▸ **What you will do**:
**1.** Answer these questions from the forum thread about AI models:
(a) Which library does neodypsis suggest asking a model to output code with?
(b) On what size of model does simianwords propose fine-tuning a medical LLM?
(c) What problem does revskill say LLMs often run into?
**2.** List every username that appears in the forum thread about AI models.
**3.** Carry on the forum thread about AI models and engineering, picking up after its last post.
(Passage provided)
Problem #2 is low control over outputs of text-to-image models. Models don't follow prompts well.
slicktux
Electrical schematics can be represented with linear algebra and Boolean logic… Maybe their being able to “understand” such schematics is just a matter of them becoming better at mathematical logic…which is pretty objective.
neodypsis
Try one of the models with good vision capabilities and ask it to output code using build123d.
yieldcrv
Tell it how to read schematics in the prompt
simianwords
More evidence that we need fine tuned domain specific models. Some one should come up with a medical LLM fine tuned on a 640b model. What better RL dataset can you have than a patient with symptoms and the correct diagnosis?
akomtu
Imagine a fake engineer who read books about engineering as scifi, and thanks to his superhuman memory, he's mastered the engineer-speak so well that he sounds more engineery than top engineers in the world. Except that he has no clue about engineering and to him it's the same as literature or prose. Now he's tasked with designing a bridge. He pauses for a second and starts speaking, in his usual polished style: "sure, let me design a bridge for you." And while he's talking, he's starring at you with his perfect blank face expression, for his mind is blank as well.
Think of the absurdity of trying to understand the Pi number by looking at its first billion digits and trying to predict the next digit. And think of what it takes to advance from memorizing digits of such numbers and predicting continuation with astrology-style logic to understanding the math behind the digits of Pi.
DaiPlusPlus
> Think of the absurdity of trying to understand the Pi number by looking at its first billion digits and trying to predict the next digit. And think of what it takes to advance from memorizing digits of such numbers and predicting continuation with astrology-style logic to understanding the math behind the digits of Pi.
I'm prepared to believe that a sufficiently advanced LLM around today will have some "neural" representation of a generalization of a Taylor Series, thus allowing it to "natively predict" digits of Pi.
weq
You have decribed enron musk perfectly without probably even meaning to. I concur that we have "software engineers" in every role at our tech company now that the general populous has learnt how to use chatgtp. This leads to some interesting conversations as above.
revskill
How about halting problem ? I see llm often got infinite recursive problem.
(End Passage provided)
(Excerpted data)
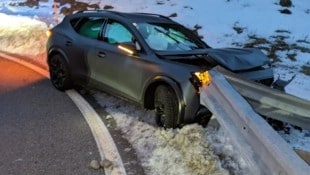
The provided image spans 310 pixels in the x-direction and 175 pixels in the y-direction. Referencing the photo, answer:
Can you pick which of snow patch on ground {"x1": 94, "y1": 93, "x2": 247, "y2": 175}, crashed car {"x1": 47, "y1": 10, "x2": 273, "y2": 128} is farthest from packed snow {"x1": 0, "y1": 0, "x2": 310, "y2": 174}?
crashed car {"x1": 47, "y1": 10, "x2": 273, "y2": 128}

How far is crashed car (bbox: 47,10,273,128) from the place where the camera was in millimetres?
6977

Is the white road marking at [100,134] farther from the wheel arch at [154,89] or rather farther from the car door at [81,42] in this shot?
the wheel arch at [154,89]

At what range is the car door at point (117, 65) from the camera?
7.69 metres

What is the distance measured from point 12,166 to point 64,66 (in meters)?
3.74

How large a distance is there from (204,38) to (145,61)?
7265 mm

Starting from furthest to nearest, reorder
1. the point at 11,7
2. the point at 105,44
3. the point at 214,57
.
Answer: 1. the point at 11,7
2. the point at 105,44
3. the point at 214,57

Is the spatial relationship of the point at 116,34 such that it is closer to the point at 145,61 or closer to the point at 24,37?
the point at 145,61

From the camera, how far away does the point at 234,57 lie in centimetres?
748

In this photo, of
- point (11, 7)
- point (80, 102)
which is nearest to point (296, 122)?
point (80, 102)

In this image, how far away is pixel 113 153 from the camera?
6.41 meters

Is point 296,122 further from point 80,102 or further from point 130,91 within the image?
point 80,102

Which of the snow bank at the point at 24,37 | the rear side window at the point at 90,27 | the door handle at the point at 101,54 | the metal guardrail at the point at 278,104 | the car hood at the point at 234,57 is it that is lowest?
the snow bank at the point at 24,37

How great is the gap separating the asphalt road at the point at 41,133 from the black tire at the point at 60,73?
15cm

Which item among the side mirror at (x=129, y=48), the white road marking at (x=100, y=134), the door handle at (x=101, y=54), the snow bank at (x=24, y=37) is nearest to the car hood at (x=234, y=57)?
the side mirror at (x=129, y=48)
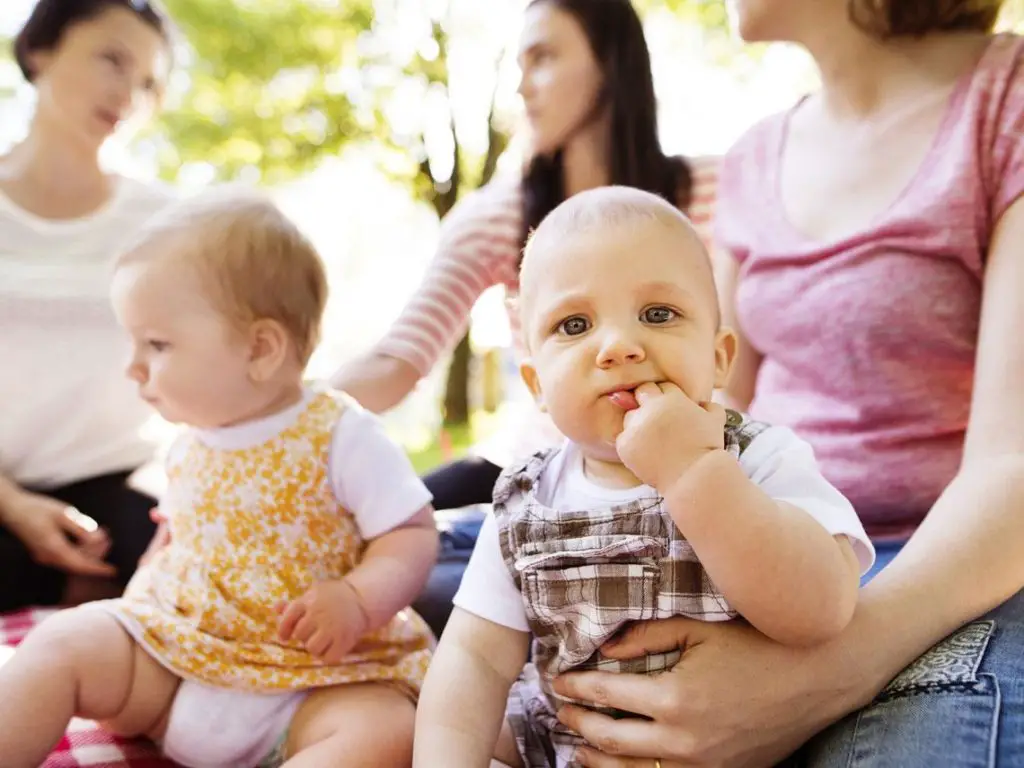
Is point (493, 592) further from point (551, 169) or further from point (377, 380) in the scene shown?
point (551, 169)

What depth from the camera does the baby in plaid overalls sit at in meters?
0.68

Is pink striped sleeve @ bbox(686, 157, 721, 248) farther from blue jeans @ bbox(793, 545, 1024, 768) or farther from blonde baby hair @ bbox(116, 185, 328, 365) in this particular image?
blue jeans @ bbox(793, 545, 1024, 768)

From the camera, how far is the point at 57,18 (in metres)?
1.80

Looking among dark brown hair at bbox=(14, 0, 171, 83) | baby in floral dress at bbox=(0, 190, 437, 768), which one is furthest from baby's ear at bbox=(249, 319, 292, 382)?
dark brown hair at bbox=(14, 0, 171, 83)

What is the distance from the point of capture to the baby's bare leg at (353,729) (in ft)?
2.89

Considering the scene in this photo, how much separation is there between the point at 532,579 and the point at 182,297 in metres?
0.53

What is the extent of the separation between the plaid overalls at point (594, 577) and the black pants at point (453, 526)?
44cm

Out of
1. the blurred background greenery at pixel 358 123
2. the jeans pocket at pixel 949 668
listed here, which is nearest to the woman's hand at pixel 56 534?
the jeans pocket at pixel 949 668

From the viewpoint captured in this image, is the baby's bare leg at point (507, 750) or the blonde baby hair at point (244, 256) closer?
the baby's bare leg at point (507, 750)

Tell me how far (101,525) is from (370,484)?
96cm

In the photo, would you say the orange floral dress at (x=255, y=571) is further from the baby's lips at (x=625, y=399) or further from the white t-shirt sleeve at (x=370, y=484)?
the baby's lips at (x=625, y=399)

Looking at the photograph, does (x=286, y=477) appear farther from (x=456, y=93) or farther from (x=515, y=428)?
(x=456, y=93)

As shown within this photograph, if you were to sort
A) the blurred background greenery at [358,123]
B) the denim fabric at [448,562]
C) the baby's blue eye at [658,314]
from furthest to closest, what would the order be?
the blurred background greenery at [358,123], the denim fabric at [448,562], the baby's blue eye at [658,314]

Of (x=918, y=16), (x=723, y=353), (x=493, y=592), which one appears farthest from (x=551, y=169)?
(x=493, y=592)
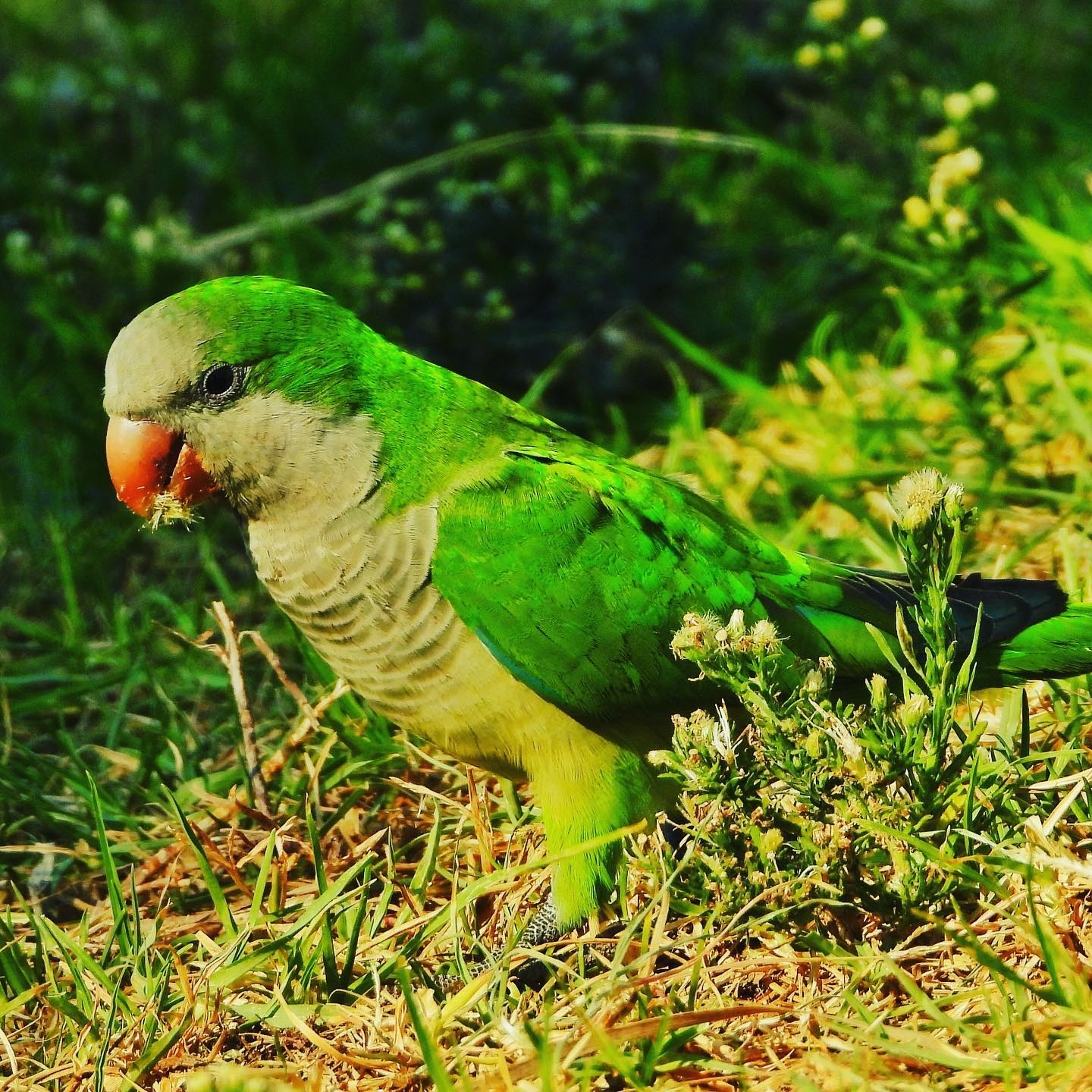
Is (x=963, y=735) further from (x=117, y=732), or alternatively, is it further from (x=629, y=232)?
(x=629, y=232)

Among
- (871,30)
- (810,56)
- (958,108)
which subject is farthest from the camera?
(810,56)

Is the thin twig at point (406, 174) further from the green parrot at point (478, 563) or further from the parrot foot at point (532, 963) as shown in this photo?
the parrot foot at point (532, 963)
(End Excerpted data)
▸ **Activity answers**:
**1.**
(a) build123d
(b) A 640b model
(c) An infinite recursive problem

**2.** slicktux, neodypsis, yieldcrv, simianwords, akomtu, DaiPlusPlus, weq, revskill

**3.**
aaron695
I think what might work is people coming together around this LLM like a God.
Similar to Rod of Iron Ministries (The Church of the AR-15) Taking what is says, fine tuning it, testing it, feeding back in and mostly waiting as LLMs improve.
LLMs will never be smarter than humans, but they can be a meeting place where people congregate to work on goals and worship.
Like QAnon, that's where the collective IQ and power comes from, something to believe in. At the micro level this is also mostly how LLMs are used in practical ways.
If you look to the Middle East there is a lot of work on rockets but a limited community working together.
My hypothesis is until they can really nail down image to text and text to image, such that training on diagrams and drawings can produce fruitful multi modal output, classic engineering is going to be a tough nut to crack.
Software engineering lends itself greatly to LLMs because it just fits so nicely into tokenization. Whereas mechanical drawings or electronic schematics are sort of more like a visual language. Image art but with very exacting and important pixel placement, with precise underlying logical structure.
In my experience so far, only O3 can kind of understand an electronic schematic, but really only at a "Hello World!" level difficulty. I don't know how easy it will be to get to the point where it can render a proper schematic or edit one it is given to meet some specified electronic characteristics.
There are programming languages that are used to define drawings, but the training data would be orders of magnitude less than what is written for humans to learn from.